QUEL 15ENNE TANTO MANSUETO COL PUGNO DA TERAPIA INTENSIVA

Un pugno in faccia, la caduta, il cranio fracassato. L’agente immobiliare Marco Nebiolo da più di una settimana è ricoverato in gravissime condizioni, vivo per miracolo dicono i medici. Ha pagato la colpa di essersi fermato al semaforo di Torino quando ancora non era scattato il rosso, così l’auto che sopraggiungeva ha tamponato la sua. Sono scesi da quella vettura in tre: un uomo, la sua compagna e il figlio di 15 anni. E’ stato quest’ultimo a sferrare il colpo che ha mandato al tappeto Nebiolo.

La ricostruzione della signora è accorata: “Mio figlio non è un violento, tempo fa aveva ricevuto uno schiaffo da una persona anziana mentre era in compagnia dei suoi amichetti. Loro ripresero la scena con i cellulari, lo incitarono a ribellarsi, ma lui non lo fece. Stavolta dev’essere accaduto qualcosa… Quando si sbaglia non si può che chiedere scusa. Ora il ragazzo è scosso e non sta andando nemmeno a scuola”.

Piccola creatura: è scossa. Non ha reagito quella volta là, del resto se passi cento volte sotto i 50 all’ora davanti a un autovelox, non è che per una volta che transiti a 80 all’ora ti debbano fare la multa per forza, o no?

Non ha neppure precedenti a 15 anni, anzi ne ha uno che lo scagiona perché certifica che trattasi del solito bravo ragazzo. Dev’essere successo qualcosa, quindi, dice mammina, altrimenti non si spiega. Sì, in effetti qualcosa è successo: anche lei e il suo compagno sono scesi dall’auto imbufaliti perché Nebiolo si era fermato all’incrocio. Evidentemente non erano a distanza di sicurezza, ma che c’entra? Quello lì frena e si inchioda col semaforo verde, o arancio, quindi – scusate – meritava una bella lezione perché – come avrebbe riferito un testimone – anche mammina si è data da fare con qualche calcio all’auto dell’agente immobiliare.

Per il codice della strada chi tampona ha sempre torto, dettaglio che ai gentili tamponatori è sfuggito. Dunque, qualcosa in effetti è successo così come ipotizza pacatamente la signora: lei e il suo compagno hanno dato l’esempio al bravo ragazzo, che ha messo insieme il piccolo incidente allo stop con quel ceffone mai restituito tempo fa. Mammina non ha raccontato perché mai un signore anziano avesse dato un manrovescio al suo angioletto.

Del resto ha pianto, mammina, e non sta ancora bene: vorrebbe andare in ospedale a dire alla famiglia di Nebiolo che lei, il compagno e il figlio non sono tipi aggressivi. Vorrebbe dire alla moglie e ai tre figli dell’agente: “Scusate se è in fin di vita, è scappato un colpo al ragazzino. Ci dispiace davvero”. Arrivederci.

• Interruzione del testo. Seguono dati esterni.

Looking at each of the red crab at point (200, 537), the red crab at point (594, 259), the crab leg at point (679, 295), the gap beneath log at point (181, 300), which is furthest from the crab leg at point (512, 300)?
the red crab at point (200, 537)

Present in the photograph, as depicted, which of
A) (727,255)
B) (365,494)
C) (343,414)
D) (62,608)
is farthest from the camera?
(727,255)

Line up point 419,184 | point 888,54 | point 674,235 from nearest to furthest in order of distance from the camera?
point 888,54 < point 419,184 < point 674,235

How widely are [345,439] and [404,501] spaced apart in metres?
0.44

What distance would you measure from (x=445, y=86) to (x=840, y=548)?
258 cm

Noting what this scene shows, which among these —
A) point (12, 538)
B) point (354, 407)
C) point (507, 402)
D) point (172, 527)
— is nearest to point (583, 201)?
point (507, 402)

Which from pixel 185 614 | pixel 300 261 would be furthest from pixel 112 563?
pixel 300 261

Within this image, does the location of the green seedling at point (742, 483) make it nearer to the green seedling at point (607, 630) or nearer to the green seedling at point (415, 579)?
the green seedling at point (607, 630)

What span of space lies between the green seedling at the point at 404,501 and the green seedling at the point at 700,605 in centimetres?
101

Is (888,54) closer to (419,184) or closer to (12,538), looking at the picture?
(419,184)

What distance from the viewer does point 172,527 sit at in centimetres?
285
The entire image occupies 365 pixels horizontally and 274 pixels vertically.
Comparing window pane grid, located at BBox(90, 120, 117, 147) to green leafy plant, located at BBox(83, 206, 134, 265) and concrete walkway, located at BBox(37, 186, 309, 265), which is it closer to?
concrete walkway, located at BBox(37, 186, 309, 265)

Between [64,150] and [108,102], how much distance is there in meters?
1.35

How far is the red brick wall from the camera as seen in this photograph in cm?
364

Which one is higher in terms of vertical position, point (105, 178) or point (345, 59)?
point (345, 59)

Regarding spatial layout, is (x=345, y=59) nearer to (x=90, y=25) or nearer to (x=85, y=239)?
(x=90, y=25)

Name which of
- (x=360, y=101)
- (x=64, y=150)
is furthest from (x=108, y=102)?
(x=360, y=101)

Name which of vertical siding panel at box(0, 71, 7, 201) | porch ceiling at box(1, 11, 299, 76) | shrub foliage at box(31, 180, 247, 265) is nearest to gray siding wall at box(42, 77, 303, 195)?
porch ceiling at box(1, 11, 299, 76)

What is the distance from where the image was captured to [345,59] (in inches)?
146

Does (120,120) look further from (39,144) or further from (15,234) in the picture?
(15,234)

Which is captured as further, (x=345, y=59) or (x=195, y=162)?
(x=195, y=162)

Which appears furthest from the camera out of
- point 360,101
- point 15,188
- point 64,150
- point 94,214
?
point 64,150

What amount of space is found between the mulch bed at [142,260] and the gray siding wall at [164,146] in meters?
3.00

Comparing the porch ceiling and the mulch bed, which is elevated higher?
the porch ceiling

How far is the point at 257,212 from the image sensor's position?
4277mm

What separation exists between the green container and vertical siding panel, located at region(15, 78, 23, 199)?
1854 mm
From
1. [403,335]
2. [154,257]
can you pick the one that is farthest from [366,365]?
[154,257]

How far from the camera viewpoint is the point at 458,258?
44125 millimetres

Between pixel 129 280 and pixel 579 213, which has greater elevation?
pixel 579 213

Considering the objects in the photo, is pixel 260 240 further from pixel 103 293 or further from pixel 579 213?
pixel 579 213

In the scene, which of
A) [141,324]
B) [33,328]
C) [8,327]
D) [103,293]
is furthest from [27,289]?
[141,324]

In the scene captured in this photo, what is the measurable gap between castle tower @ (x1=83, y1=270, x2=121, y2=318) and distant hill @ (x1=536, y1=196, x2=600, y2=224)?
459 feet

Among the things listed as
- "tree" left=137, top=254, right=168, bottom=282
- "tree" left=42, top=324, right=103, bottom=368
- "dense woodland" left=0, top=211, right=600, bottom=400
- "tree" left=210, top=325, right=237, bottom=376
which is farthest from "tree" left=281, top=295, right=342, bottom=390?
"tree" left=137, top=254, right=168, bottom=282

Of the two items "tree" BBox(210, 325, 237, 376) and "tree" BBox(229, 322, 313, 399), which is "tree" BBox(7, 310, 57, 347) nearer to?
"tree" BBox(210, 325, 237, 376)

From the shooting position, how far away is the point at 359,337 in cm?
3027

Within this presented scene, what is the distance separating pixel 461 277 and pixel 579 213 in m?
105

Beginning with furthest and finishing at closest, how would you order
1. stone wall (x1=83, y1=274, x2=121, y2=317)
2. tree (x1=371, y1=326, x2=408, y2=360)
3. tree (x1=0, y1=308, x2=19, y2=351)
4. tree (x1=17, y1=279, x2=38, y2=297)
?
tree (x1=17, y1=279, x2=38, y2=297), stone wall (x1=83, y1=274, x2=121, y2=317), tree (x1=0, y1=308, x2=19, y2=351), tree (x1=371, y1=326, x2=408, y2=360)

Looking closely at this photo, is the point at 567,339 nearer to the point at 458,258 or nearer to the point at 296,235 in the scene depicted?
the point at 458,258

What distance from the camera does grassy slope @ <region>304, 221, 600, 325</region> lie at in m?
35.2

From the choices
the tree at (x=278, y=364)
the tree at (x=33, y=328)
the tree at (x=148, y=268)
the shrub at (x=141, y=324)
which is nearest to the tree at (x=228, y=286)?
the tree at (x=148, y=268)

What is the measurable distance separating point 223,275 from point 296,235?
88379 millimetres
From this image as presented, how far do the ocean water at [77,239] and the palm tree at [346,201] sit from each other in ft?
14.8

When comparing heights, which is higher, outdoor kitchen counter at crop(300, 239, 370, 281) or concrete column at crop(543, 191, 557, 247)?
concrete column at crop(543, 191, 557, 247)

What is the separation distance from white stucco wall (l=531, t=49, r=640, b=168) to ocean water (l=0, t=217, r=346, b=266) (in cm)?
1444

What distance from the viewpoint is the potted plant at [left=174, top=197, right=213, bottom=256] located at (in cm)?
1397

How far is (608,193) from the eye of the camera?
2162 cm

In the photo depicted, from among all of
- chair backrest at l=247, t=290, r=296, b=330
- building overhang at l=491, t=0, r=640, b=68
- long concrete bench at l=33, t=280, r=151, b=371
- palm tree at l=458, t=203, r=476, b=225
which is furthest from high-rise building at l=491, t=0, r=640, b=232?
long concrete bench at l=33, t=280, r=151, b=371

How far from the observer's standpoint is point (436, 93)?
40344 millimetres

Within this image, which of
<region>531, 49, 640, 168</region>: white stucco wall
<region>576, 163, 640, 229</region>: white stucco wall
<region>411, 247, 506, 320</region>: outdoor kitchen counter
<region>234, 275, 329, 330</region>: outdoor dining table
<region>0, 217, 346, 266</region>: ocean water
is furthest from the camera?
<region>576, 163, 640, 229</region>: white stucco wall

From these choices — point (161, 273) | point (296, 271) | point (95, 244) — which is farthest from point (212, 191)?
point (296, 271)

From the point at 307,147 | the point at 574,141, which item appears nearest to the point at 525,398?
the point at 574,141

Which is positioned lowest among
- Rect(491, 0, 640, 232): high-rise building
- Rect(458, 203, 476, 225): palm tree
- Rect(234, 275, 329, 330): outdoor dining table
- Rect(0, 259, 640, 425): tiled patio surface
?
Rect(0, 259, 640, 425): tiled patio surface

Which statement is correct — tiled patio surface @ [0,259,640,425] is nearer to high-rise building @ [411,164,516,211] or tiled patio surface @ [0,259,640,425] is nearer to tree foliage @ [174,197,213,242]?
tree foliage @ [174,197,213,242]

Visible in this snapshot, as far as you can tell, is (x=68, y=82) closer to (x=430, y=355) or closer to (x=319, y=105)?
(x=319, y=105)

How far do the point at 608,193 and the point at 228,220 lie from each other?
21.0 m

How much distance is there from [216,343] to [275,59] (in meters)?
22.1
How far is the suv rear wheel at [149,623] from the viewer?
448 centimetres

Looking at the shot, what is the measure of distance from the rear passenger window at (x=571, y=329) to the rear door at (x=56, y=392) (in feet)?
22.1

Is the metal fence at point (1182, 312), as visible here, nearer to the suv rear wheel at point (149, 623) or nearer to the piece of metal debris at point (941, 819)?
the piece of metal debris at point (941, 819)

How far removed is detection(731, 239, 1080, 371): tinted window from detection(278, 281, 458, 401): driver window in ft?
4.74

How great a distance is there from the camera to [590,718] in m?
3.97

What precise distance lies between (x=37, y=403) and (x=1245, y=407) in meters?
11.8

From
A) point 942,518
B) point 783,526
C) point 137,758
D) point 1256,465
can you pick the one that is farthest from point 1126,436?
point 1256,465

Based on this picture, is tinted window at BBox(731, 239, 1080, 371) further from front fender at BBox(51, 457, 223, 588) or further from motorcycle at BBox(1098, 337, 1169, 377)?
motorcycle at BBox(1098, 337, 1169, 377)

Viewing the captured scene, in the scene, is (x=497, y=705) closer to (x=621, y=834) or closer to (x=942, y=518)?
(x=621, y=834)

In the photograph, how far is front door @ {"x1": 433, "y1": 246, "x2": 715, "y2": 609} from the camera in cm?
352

Al vaglio del Procuratore c’è un altro paio di dettagli: per esempio, sembrerebbe che quando i vigili sono arrivati sul posto, la signora e il suo compagno c’erano, ma il ragazzino no. Fosse scappato via (un tassista però avrebbe riferito di averli prelevati insieme più tardi, magari si era solo nascosto mangiato dal rimorso), la sua posizione si aggraverebbe.

La vicenda riapre lo scenario del rapporto genitori-figli, delle intemperanze dei secondi giustificate, incomprese, minimizzate dai primi. Li lasciamo a psicologi e tuttologi.

Due domande sorgono invece spontaneamente a noi: quanta rabbia e quanta violenza ha sprigionato un bravo ragazzino di 15 anni, per mandare quasi al creatore un uomo di forte e sana costituzione? Quand’è che i legislatori si decideranno ad annoverare un pugno come un’arma vera e tutt’altro che impropria? Giudicando di conseguenza i colpevoli per tentato omicidio, non per semplice aggressione, siano essi mocciosi o maggiorenni destinati poi ai rispettivi tribunali.